The year 2014 marked a hundred years since Mahatma Gandhi left South Africa for good after spending his formative years in this country, where he developed his philosophy of satyagraha, a form of active yet peaceful resistance to political injustices.
South Africa was the crucible that forged Gandhi’s identity as a political activist and was an important prelude to his return to India, where he played a pivotal role in securing its independence from British rule in August 1947.
Mohandas Karamchand Gandhi (his birth name) arrived in South Africa in 1893 at the relatively tender age of 24 as a newly qualified lawyer on a temporary assignment to act on behalf of a local Indian trader in a commercial dispute. What was meant to be a short stopgap for the struggling young lawyer turned into a 21-year stay, with spells in India and England.
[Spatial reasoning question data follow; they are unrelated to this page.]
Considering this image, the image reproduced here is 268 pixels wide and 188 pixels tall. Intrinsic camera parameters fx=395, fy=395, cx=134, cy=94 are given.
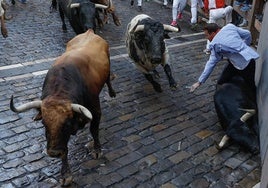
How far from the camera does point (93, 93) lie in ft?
17.2

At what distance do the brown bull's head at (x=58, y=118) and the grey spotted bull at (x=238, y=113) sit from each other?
2345 mm

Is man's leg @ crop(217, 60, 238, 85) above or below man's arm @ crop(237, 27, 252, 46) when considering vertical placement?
below

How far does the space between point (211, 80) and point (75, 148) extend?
12.6 feet

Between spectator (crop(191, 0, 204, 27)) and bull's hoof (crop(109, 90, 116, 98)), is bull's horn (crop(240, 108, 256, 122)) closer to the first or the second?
bull's hoof (crop(109, 90, 116, 98))

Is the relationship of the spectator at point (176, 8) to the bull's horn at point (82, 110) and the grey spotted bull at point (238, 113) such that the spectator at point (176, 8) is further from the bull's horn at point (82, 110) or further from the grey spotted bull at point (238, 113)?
the bull's horn at point (82, 110)

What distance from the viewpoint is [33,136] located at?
5.98 m

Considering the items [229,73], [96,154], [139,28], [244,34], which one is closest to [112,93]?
[139,28]

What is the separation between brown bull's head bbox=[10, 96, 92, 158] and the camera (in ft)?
14.1

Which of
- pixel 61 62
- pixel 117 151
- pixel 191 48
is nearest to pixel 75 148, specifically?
pixel 117 151

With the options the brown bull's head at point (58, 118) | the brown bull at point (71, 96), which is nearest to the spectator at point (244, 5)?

By the time Gandhi left South Africa for the last time in 1914, he had already earned the appellation Mahatma (or Great Soul) for his work in securing significant legal concessions for the local Indian population in South Africa.
During his time here, he developed the strategy known as satyagraha (truth-force), in which campaigners went on peaceful marches and presented themselves for arrest in protest against unjust laws.
This form of action was to become one of the great political tools of the 20th century, influencing the civil rights movement in the United States and the African National Congress in its early years of struggle against apartheid in South Africa.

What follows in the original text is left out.